# Volume integral in cylindrical coordinates

1. Oct 10, 2015

### whatisreality

1. The problem statement, all variables and given/known data
OK, I thought once I knew what the question was asking I'd be able to do it. I was wrong!

Consider the volume V inside the cylinder x2 +y2 = 4R2 and between z = (x2 + 3y2)/R and the (x,y) plane, where x, y, z are Cartesian coordinates and R is a constant. Write down a triple integral for the volume V using cylindrical coordinates. Include the limits of integration (three upper and three lower). Evaluate the integral to determine the volume V in terms of R.

2. Relevant equations

3. The attempt at a solution
I've sketched both equations, so I have a vague idea of what's going on. The z=... equation is an 'elliptic paraboloid', the other eqn a cylinder. I could find the volume by finding the volume of the cylinder and subtracting the volume above the paraboloid, although the limits for that might be complicated. That's what I'd do in 2D, never done a 3D question.

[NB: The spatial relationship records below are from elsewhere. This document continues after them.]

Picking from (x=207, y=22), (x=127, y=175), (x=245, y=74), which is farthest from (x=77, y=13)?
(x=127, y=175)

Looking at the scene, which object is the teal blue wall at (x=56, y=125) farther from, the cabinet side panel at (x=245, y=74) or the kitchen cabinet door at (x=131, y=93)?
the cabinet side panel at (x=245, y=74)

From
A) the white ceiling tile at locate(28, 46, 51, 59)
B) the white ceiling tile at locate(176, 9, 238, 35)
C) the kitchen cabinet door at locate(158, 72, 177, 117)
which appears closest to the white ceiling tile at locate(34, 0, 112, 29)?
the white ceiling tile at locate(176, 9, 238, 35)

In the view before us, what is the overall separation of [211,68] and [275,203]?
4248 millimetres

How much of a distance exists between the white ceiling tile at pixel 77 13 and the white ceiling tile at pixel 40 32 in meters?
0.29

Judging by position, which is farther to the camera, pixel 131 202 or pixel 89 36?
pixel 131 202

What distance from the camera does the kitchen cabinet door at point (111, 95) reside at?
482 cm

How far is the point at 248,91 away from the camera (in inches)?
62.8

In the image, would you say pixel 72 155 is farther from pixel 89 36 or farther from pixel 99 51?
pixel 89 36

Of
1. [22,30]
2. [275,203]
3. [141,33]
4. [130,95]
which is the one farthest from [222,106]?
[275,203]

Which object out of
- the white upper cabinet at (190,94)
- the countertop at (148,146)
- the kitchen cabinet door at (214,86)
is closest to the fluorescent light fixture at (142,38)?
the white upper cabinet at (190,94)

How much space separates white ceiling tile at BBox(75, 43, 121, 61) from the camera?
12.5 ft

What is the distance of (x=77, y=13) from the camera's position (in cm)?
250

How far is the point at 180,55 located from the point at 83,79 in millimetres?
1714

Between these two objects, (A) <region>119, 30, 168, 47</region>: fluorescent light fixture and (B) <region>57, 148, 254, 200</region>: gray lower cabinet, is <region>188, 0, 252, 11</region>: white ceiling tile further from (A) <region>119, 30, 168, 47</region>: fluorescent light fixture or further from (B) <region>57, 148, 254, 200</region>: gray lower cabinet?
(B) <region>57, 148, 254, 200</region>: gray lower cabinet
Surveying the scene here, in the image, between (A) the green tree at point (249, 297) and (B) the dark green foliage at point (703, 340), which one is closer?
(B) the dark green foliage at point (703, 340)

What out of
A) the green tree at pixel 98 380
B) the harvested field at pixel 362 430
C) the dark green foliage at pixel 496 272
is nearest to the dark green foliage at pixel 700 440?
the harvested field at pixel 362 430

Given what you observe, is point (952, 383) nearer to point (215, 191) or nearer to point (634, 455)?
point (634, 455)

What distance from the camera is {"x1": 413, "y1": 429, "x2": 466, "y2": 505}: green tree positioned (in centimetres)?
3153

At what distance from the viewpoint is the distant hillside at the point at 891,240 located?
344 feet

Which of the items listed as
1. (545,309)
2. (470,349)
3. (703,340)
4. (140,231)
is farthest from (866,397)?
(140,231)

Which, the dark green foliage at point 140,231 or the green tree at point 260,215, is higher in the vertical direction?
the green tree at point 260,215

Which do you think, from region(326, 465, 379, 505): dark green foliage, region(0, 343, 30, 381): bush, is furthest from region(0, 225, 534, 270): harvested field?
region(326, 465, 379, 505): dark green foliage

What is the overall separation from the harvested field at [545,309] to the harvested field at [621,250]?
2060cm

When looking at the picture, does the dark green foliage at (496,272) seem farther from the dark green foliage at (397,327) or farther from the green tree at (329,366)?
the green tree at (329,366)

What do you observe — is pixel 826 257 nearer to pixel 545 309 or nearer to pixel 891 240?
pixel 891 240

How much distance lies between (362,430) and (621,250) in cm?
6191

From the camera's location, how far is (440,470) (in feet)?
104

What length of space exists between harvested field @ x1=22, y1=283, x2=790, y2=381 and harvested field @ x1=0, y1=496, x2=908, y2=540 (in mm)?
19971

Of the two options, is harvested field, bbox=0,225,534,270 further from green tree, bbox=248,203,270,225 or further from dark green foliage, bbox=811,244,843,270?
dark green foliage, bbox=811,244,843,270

I think I have to find the z coordinate where they intersect, but I don't know how. And I'm supposed to convert to cylindrical, which is probably the only bit I can at least try, using x=rcos(θ), y=rsin(θ) and z=z:

r2cos2(θ) + r2sin2(θ) = 4R2
And
(r2cos2(θ) + 3r2sin2(θ) )/R = z

I think I could replace r with 2R? Then the equations become
cos2(θ) + sin2(θ) = 1
And
4Rcos2(θ) + 12Rsin2(θ)=z
Not sure where to go now!

Last edited: Oct 10, 2015
2. Oct 10, 2015

### Ray Vickson

Your integration region $R$ is 3-dimentisonal:
$$R = \{ (x,y,z): x^2 + y^2 \leq 4 R^2, 0 \leq z \leq (x^2 + 3 y^2)/R$$
In cylindrical coordinates $x = r \cos \theta, y = r \sin \theta$ these become
$$\begin{array}{l} r^2 \leq 4 R^2 \Longrightarrow 0 \leq r \leq 2 R \\ 0 \leq z \leq r^2 (\cos^2 \theta + \sin^2 \theta + 2 \sin^2 \theta)/R = r^2 (1 + 2 \sin^2 \theta)/R \\ 0 \leq \theta \leq 2 \pi \end{array}$$

Last edited: Oct 10, 2015
3. Oct 10, 2015

### whatisreality

OK, I can follow that. And then the function I actually perform the volume integral on would be the z=... function, with those limits?

4. Oct 10, 2015

### Ray Vickson

You tell me.

5. Oct 10, 2015

### whatisreality

Those are definitely the limits of the integration. And the function to be integrated obviously has to be in cylindrical coordinates too. So I think the function should be the z= function in cylindrical coordinates.

6. Oct 10, 2015

### whatisreality

Because if I integrated the other function, that would just give me the volume of the cylinder. But I'm still not really confident with my answer!

Last edited: Oct 10, 2015
7. Oct 10, 2015

### Ray Vickson

I am not sure what your issue is here. What was the answer you got? What detailed formulas did you use to get it? Did you do it two different ways and get two different answer? What, exactly, is the problem?

8. Oct 10, 2015

### whatisreality

Oh, no, haven't computed the integral yet. My issue was, initially, I didn't know what to do, which I now do. The answer I'm not confident with is the answer that I should be integrating the z= function, even though I'm nearly 100% sure it's right. But I'm nearly never confident in my answers, so that's fine! :)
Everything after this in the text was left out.